CONSIGNE >> Reprenez le programme des exposés du mercredi 3 juillet à la suite de sa dernière phrase.

Samuel Thibault

Mercredi 3 juillet

Programmation par tâches: une vision du futur pour le calcul parallèle

Le calcul parallèle a pendant longtemps été exprimé essentiellement par des processus ou des threads, ordonnancés par le système ou par une bibliothèque utilisateur. Durant la quinzaine d’années passée, le paradigme de programmation par tâche a cependant pris de l’ampleur, visible par exemple dans son émergence au sein du standard OpenMP. Dans cet exposé, on montrera comment la notion de tâche fournit des informations que les précédents paradigmes n’incluaient pas, et notamment sur le futur. Celles-ci se révèlent précieuses pour optimiser l’exécution du calcul sur les plateformes modernes imbriquant processeurs multicœurs, accélérateurs de calcul, et système distribué.

Philippe Swartvagher

Mercredi 3 juillet

Making reproducible and publishable experiments

For a long time, scientific publications focused only on experimental results, ignoring how, concretely, the results were obtained, making difficult for readers, but also for the author, to reproduce the experiments. Things are slowly changing: publication of so-called “artifacts” are encouraged by journals and conferences. However, releasing scripts and programs used for experiments can be challenging: how to organize the material? how to clearly document the instructions? how to ensure reproducibility of the experiments? how to ensure long-term availability? Several answers are possible to all these questions. In this talk, I will try to summarize how and why my methodology to build reproducible artifacts evolved over several years in the research area.

DONNÉES ÉTUDIÉES >>
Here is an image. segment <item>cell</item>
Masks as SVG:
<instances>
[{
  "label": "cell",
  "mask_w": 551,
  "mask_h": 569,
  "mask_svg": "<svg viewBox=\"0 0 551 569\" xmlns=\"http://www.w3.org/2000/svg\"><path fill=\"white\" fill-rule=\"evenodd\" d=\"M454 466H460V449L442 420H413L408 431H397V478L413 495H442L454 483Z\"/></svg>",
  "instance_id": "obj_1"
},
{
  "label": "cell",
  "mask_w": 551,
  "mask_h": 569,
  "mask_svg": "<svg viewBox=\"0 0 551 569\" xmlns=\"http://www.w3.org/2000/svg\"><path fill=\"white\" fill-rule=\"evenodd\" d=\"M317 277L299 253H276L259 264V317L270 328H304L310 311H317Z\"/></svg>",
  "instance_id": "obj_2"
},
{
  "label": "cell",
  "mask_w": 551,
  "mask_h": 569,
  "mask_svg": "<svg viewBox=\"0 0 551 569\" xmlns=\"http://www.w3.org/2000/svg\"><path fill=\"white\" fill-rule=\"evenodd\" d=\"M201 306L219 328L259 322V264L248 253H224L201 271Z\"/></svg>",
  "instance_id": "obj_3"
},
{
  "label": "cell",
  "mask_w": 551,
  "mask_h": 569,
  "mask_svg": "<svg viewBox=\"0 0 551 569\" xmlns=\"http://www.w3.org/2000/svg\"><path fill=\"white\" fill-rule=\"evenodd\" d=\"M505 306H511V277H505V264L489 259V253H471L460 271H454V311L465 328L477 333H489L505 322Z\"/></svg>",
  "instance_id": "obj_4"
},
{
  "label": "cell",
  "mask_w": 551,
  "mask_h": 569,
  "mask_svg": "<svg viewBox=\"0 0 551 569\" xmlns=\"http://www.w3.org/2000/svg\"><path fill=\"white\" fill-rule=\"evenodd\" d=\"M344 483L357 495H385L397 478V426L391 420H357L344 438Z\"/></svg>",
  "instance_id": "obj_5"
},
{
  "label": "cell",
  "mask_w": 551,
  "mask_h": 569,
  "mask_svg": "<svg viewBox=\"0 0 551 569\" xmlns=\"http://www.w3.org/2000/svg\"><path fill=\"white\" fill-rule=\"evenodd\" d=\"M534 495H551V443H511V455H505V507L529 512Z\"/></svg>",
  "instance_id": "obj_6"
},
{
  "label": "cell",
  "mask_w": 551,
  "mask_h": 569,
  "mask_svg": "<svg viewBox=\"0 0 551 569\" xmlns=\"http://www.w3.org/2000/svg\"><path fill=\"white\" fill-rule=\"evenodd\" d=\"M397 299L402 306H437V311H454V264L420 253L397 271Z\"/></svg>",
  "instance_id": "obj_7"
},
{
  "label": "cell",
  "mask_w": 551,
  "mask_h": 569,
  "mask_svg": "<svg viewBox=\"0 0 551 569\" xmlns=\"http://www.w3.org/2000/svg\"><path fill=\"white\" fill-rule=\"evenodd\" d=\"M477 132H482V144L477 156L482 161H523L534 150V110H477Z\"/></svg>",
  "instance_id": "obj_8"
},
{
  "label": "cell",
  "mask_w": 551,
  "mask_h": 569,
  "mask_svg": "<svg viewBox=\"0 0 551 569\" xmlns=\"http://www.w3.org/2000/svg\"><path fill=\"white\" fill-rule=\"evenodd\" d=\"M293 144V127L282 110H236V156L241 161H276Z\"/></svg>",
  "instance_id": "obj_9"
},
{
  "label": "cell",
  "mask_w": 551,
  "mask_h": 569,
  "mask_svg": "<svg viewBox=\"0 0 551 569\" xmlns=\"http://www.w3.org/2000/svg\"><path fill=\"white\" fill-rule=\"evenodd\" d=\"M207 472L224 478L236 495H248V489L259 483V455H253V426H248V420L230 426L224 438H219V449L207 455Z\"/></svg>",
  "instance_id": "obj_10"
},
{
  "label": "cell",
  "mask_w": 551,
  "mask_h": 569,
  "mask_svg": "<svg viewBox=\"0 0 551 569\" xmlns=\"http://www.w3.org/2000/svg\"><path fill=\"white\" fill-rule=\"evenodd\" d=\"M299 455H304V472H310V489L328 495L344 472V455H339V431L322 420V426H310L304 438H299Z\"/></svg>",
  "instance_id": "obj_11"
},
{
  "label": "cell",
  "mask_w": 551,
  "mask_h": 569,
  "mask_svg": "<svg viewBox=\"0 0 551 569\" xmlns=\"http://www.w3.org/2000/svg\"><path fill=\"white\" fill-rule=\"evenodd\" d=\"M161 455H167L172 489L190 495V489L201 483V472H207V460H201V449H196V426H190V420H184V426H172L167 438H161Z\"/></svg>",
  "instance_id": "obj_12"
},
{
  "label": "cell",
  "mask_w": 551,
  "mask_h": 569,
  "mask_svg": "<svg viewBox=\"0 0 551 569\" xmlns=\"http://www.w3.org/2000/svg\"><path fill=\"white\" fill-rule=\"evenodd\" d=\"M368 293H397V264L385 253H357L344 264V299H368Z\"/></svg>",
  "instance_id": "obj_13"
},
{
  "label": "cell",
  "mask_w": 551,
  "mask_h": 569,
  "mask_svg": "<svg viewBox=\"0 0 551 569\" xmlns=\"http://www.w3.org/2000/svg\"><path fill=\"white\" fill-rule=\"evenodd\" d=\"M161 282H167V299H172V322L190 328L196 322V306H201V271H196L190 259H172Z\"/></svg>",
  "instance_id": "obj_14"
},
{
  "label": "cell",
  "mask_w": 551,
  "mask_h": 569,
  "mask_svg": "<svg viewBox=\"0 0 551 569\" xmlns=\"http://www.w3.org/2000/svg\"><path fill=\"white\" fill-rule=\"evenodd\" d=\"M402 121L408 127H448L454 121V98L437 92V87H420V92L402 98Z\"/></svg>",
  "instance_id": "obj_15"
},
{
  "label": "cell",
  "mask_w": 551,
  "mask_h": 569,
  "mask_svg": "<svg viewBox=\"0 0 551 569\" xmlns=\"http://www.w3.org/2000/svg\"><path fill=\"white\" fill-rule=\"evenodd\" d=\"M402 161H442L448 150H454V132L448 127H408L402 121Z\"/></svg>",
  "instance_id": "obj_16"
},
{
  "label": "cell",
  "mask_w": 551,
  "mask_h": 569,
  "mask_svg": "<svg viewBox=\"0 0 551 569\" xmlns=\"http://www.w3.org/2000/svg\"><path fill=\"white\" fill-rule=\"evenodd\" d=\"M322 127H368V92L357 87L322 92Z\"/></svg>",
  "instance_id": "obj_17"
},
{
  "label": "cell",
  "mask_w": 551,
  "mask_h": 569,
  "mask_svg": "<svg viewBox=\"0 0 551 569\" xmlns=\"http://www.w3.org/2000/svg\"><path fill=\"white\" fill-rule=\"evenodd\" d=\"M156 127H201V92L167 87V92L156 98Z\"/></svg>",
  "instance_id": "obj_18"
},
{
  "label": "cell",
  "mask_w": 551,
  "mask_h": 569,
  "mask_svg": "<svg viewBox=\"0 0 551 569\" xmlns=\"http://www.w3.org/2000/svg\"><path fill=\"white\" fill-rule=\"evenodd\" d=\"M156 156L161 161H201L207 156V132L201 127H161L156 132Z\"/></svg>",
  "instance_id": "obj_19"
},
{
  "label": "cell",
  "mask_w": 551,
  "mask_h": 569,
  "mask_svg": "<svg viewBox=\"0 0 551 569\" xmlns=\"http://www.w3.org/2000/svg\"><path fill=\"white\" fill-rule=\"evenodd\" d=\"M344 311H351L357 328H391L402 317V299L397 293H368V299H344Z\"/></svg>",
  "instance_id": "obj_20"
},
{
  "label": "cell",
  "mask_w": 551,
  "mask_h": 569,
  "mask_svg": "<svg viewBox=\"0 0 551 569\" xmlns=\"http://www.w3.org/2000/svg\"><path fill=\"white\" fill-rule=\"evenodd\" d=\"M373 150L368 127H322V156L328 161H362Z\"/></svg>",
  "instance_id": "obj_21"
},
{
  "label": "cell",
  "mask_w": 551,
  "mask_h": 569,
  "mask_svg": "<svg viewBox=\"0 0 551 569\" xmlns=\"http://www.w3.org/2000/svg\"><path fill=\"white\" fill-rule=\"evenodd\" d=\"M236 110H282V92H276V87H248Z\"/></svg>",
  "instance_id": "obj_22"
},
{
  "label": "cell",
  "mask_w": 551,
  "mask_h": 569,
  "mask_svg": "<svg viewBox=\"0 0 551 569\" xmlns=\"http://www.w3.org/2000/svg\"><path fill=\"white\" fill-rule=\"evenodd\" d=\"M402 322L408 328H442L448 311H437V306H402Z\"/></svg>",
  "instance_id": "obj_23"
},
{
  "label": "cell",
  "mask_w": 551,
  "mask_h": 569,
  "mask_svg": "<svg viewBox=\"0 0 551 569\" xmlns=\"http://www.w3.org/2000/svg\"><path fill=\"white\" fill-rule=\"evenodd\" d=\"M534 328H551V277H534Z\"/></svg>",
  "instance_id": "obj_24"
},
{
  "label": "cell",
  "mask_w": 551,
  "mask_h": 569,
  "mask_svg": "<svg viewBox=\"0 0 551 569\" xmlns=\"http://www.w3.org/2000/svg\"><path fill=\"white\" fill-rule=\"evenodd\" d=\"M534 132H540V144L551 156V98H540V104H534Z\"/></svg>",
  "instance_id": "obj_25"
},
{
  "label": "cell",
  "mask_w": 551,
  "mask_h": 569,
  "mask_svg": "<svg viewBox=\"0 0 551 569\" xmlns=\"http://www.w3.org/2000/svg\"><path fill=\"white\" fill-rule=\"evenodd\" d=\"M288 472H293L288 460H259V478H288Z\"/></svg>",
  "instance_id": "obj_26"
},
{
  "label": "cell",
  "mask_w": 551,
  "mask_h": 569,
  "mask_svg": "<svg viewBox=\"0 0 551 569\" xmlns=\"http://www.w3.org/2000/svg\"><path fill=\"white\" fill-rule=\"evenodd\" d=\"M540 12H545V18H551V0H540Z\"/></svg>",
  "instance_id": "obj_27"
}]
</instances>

RÉSULTAT DE L'EXERCICE >>
Sara Bouchenak

Jeudi 4 juillet

The Many Faces of Federated Learning: Bias, Robustness, and Privacy

Federated learning (FL) is a distributed machine learning paradigm that enables data owners to collaborate on training models while preserving data privacy. As FL effectively leverages decentralized and sensitive data sources, it is increasingly used in many application domains including remote healthcare, smart buildings, and mobile applications. However, FL raises several ethical concerns as it may introduce bias with regard to sensitive attributes (e.g., race, gender, etc.), it is not robust against malicious participants that attempt to poison the data and model, and it remains vulnerable to privacy attacks (e.g., membership inference attacks, etc.). In this talk, we will first discuss the open scientific issues in FL bias, robustness and privacy, before presenting novel FL protocols for handling them.

Sara Bouchenak is Professor at INSA Lyon and member of DRIM research group at LIRIS laboratory since 2014. She is head of Fédération Informatique de Lyon since 2021, grouping a total of 850 members. Sara Bouchenak’s research topics include distributed computing systems, distributed and federated learning, with a special interest to their fairness, robustness and privacy. Prior to that, she was Associate Professor at the University of Grenoble between 2004 and 2014, a visiting professor at Universidad Politécnica de Madrid in 2009-2010, and post-doctoral associate researcher at EPFL, Switzerland, in 2003. Sara Bouchenak is co-author of several A/A* rank publications, she is involved as scientific expert for the evaluation of EU and ANR projects, and she has been the coordinator of and participated to several European, national and regional projects.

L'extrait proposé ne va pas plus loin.